= Text for analysis =
********************

In [1]:
# be sure to have run ' python setup.py ' from chimp director

Training DeepMind's Atari DQN with Chimp

Load Chimp modules


In [2]:
from chimp.memories import ReplayMemoryHDF5

from chimp.learners.dqn_learner import DQNLearner
from chimp.learners.chainer_backend import ChainerBackend

from chimp.simulators.atari import AtariSimulator

from chimp.agents import DQNAgent

Load Python packages


In [3]:
%matplotlib inline  
import matplotlib.pyplot as plt

import numpy as np
import random
import chainer
import chainer.functions as F
import chainer.links as L
from chainer import Chain
import os

import pandas as ps

Set training parameters


In [4]:
settings = {

    # agent settings
    'batch_size' : 32,
    'print_every' : 5000,
    'save_dir' : './results_atari',
    'iterations' : 5000000,
    'eval_iterations' : 5000,
    'eval_every' : 50000,
    'save_every' : 50000,
    'initial_exploration' : 50000,
    'epsilon_decay' : 0.000005, # subtract from epsilon every step
    'eval_epsilon' : 0.05, # epsilon used in evaluation, 0 means no random actions
    'epsilon' : 1.0,  # Initial exploratoin rate
    'learn_freq' : 4,
    'history_sizes' : (4, 0, 0), # sizes of histories to use as nn inputs (o, a, r)
    'model_dims' : (84,84),
    
    # Atari settings
    'rom' : "Breakout.bin",
    'rom_dir' :  './roms',
    'pad' : 15, # padding parameter - for image cropping - only along the length of the image, to obtain a square
    'action_history' : True,

    # simulator settings
    'viz' : True,
    'viz_cropped' : False,

    # replay memory settings
    'memory_size' : 1000000,  # size of replay memory
    'frame_skip' : 4,  # number of frames to skip

    # learner settings
    'learning_rate' : 0.00025, 
    'decay_rate' : 0.95, # decay rate for RMSprop, otherwise not used
    'discount' : 0.99, # discount rate for RL
    'clip_err' : False, # value to clip loss gradients to
    'clip_reward' : 1, # value to clip reward values to
    'target_net_update' : 10000, # update the update-generating target net every fixed number of iterations
    'optim_name' : 'RMSprop', # currently supports "RMSprop", "ADADELTA", "ADAM" and "SGD"'
    'gpu' : True,
    'reward_rescale': False,

    # general
    'seed_general' : 1723,
    'seed_simulator' : 5632,
    'seed_agent' : 9826,
    'seed_memory' : 7563

    }

You may want to set a smaller number of iterations (like 100000) - for illustration purposes. We set the GPU option to True, turn it off if your machine does not support it. Be sure to have the requested rom in the indicated directory.

********************

= The data =
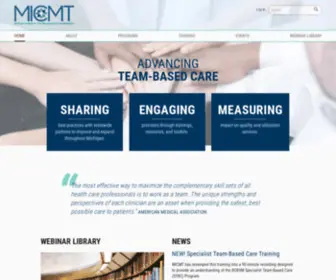 Micmrc.org(Michigan Institute for Care Management and Transformation) Screenshot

********************

= Instruction =
Write out the passage of the Chimp training notebook above word for word, starting at "# agent settings" and ending at "inputs (o, a, r)".

= Response area =
# agent settings
    'batch_size' : 32,
    'print_every' : 5000,
    'save_dir' : './results_atari',
    'iterations' : 5000000,
    'eval_iterations' : 5000,
    'eval_every' : 50000,
    'save_every' : 50000,
    'initial_exploration' : 50000,
    'epsilon_decay' : 0.000005, # subtract from epsilon every step
    'eval_epsilon' : 0.05, # epsilon used in evaluation, 0 means no random actions
    'epsilon' : 1.0,  # Initial exploratoin rate
    'learn_freq' : 4,
    'history_sizes' : (4, 0, 0), # sizes of histories to use as nn inputs (o, a, r)